▶ **Zadanie A**:
Odpowiedz krótko na pytania dotyczące fragmentu dyskusji:
(i) Jakie dwa modele Nokii, oprócz C7, wymieniono jako rozważane?
(ii) Do jakiej stawki, według wpisu, podniesiono VAT na części rolnicze po wejściu do UE?
(iii) Czyje słowa przytoczono w cytacie zamykającym fragment dyskusji?
▶ **Zadanie B**: Kontynuuj fragment dyskusji od miejsca, w którym się urywa.

▶ **Fragment dyskusji**:
***
No co wybrac chlopaki, co wybrac?
Idealny rozmiar i jakosc wykonania to jakby IP5. Ale jest granica
absurdu jaka jest cena ktora mozna zaplacic za telefon. xperia Z. Jakosc
wykonania kuszaca, tylko ludzie narzekaja na pekajace wyswietlacze, no i
nie potrzebuje 5", bo to zwyczajnie niewygodne. Nastepny to Z ultra, ale
tu tez cena absurdu.
> Nokia C7, którą można kupić ganc nóweczkę za 5-6 stów lub używany za 2-3
Myslalem tez o N9, albo E7. Jednak czas idzie do przodu i plastikowa,
szybko scierajaca sie obudowa pozostawia troche do zyczenia.
Nagrywanie rozmow w symbianie jest argumentem.
Pozdro.. TK
-
277. Data: 2014-03-04 22:10:05
Temat: Re: Dla Ergiego. Sorry, ale nie moglem sie powstrzymac.
Od: Mrqs <m...@o...pl>
W dniu 2014-03-04 10:07, Maniek4 pisze:
> Dobrze slyszec taki glos. Prawde mowiac zaczalem sie zalamywac jak
> czytalem argumenty Ergiego. Akcyza na faje zeby ludzie nie palili.
> Akcyza na alkohol zeby ludzie nie pili. Akcyza na paliwo...?? :-))
problem w tym, że ten cały Ergie nie ma argumentów tylko bełkot. On
odwraca kota ogonem bierze przyczyny za skutki i nic dziwnego, że to nie
trzyma się kupy.
> Wszystko na odwrot a ludzie to kupuja. Nie mam pojecia jakim cudem.
> Jak bylo po wejsciu do UE? Rolnicy dostali doplaty, ale VAT na czesci
> rolnicze podniesiono ze zwolnionego o ile dobrze pamietam na 22%.
> Zabrano takze doplaty do paliwa. Ciekaw jestem jak budzet na tym wyszedl?
> I taka popeline sieje sie od lat. A to na podreczniki szkolne VAT, na
> ubrania dla dzieci VAT w imie polityki prorodzinnej. Ale spokojnie...
> Mamy dla was karte rodziny 3+ mozecie isc do kina i na basen taniej jak
> reszta. Damy wam tez wieksza kwote do odliczenia na dziecko od podatku
> na koniec roku. Niestety najpierw trzeba zarobic. Nie martwcie sie,
> macie na to czas do 75 roku zycia. hehe
>
Ech. Można to ciągnąć w nieskończoność.
Mrqs
--
"Ani najmądrzejsza konstytucja, ani najmędrsze nawet prawa nie
zabezpieczą ludzkiej wolności i prawa, jeśli obyczaje ulegną powszechnej
deprawacji" - Samuel Adams, jeden z założycieli Stanów Zjednoczonych.
***
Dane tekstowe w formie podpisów

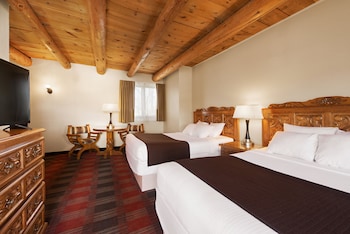 room-image
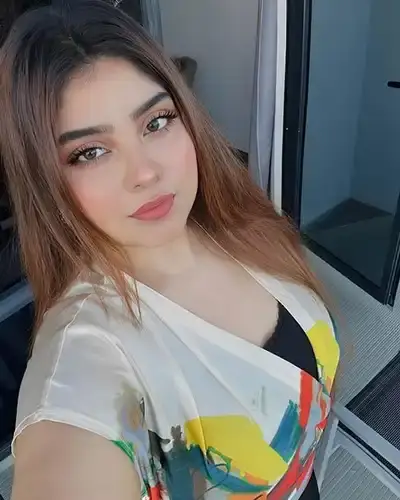 Call Girl Lakhandur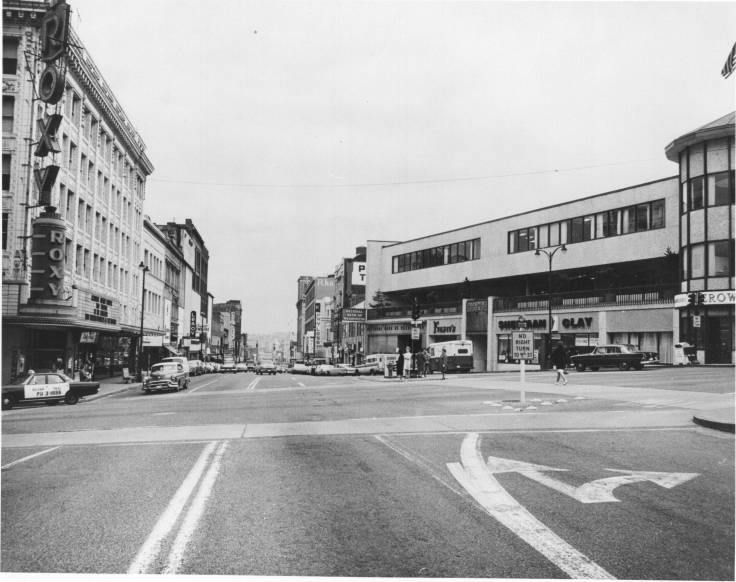 90214_BROADWAY_TACOMA_BU12576_date_unknown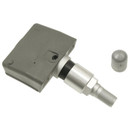 Standard Ignition Tire Pressure Monitoring System (TPMS) Sensor TPM72A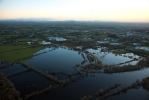 Limerick_Flood_IMG_7177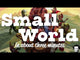 Small World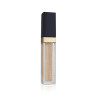 Futurist Corrector Illuminateur Estée Lauder - Kermatone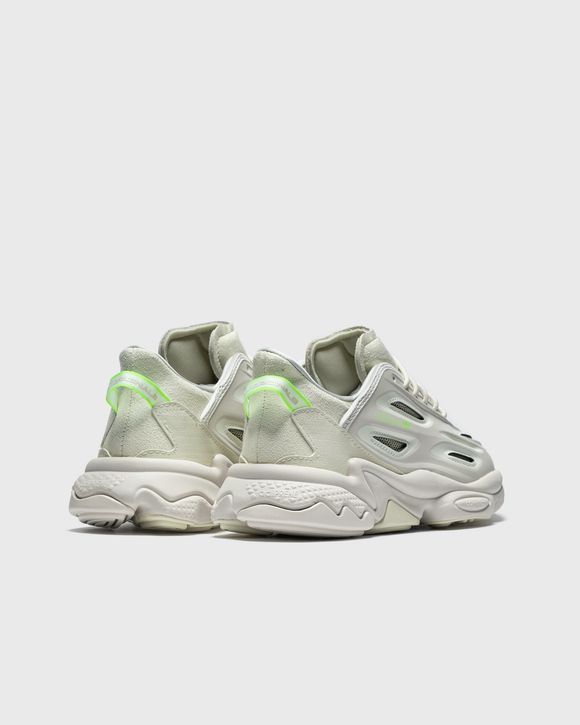 WMNS OZWEEGO CELOX
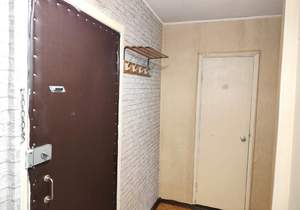 2-к квартира, на длительный срок, 44м2, 4/9 этаж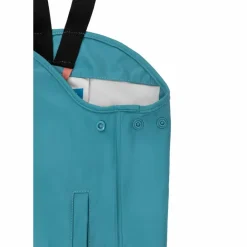 normani Outdoor Sports Snowboarding|Bergsteigen<· Skjolden Hellblau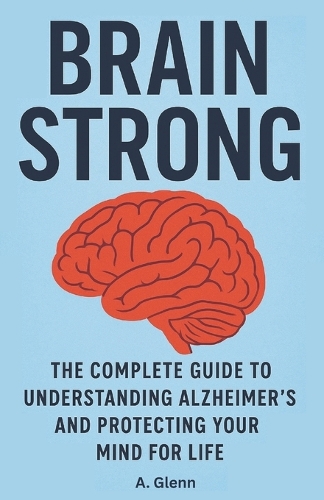 Brain Strong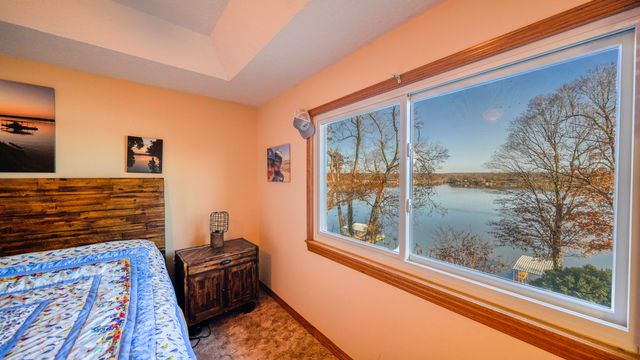 66510 E 253 Road, Grove, OK 74344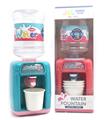 OBL929101 - 饮水机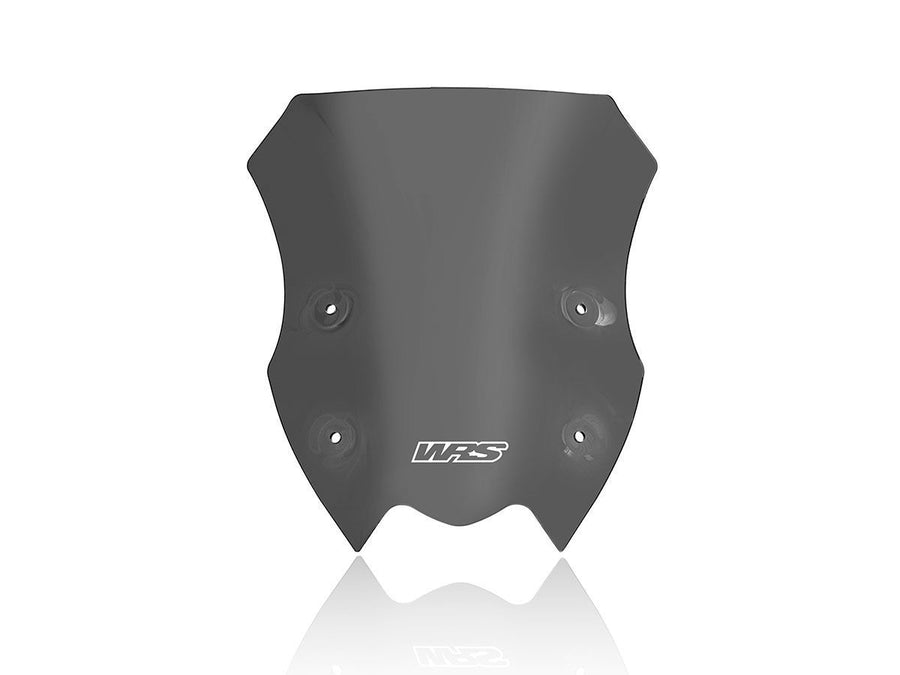 KAWASAKI Z 900 [2020-2024] - Sportvindruta - vy 11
***
▶ **Odpowiedź A**:
(i) N9 i E7.
(ii) Do 22%.
(iii) Słowa Samuela Adamsa.

▶ **Odpowiedź B**:
-
278. Data: 2014-03-05 00:02:05
Temat: Re: Dla Ergiego. Sorry, ale nie moglem sie powstrzymac.
Od: uzytkownik <a...@s...pl>
W dniu 2014-03-04 21:45, Maniek4 pisze:
> Symbian byl super chocby dlatego, ze byl calkowicie wolny od
> powiazania z korporacjami typu google. W tej kwestii byl jak dawne
> systemy operacyjne dla komputerow z czasow kiedy net nie byl tak
> dostepny. Jak dla mnie to wielka strata, ze sie nie utrzymal. A tak
> naprawde to jeszcze gorzej, ze Nokia porzucila rewolucyjny jak na
> tamte czasy system Meego w telefonie N900. Nawet dzis jest drogi i
> prawde mowiac rozwazalem jego zakup. Troche ceglasty, ale wolny. Pewne
> nadzieje wiaze z raczkujacym Ubuntu, ale to przyszlosc. Moze..
No wiesz, skoro Nokia to już Microsoft to czego tu oczekiwać jak nie
kolejnych wcieleń Windowsów ? :)
>
>> Google Maps także jest w wersji darmowej dla Symbiana. Poza tym
>> nawigacje dla Symbiana nie kończą się na Nokia Maps i Google Maps, bo
>> jest wiele innych np. Garmin, Navigo, Sygic, Tom-Tom, Navitel Navigator.
>
> Noki map nie uzywalem, ale mialem tomtoma w E 50. Gdyby nie kiepskie
> wtedy pokrycie map bylbaby to wystarczajaca nawigacja. Uzywalem kilka
> razy rownolegle Automapy w palmie i jedyna roznica to pokrycie. Wiecej
> nie potrzebowalem.
Miałem okazję porównywać na Symbianie: Tom-Toma, Garmina, Auto Mapę,
Nokia Maps. Jeżeli chodzi o prowadzenie to zdecydowanie u mnie wygrywa
Tom-Tom.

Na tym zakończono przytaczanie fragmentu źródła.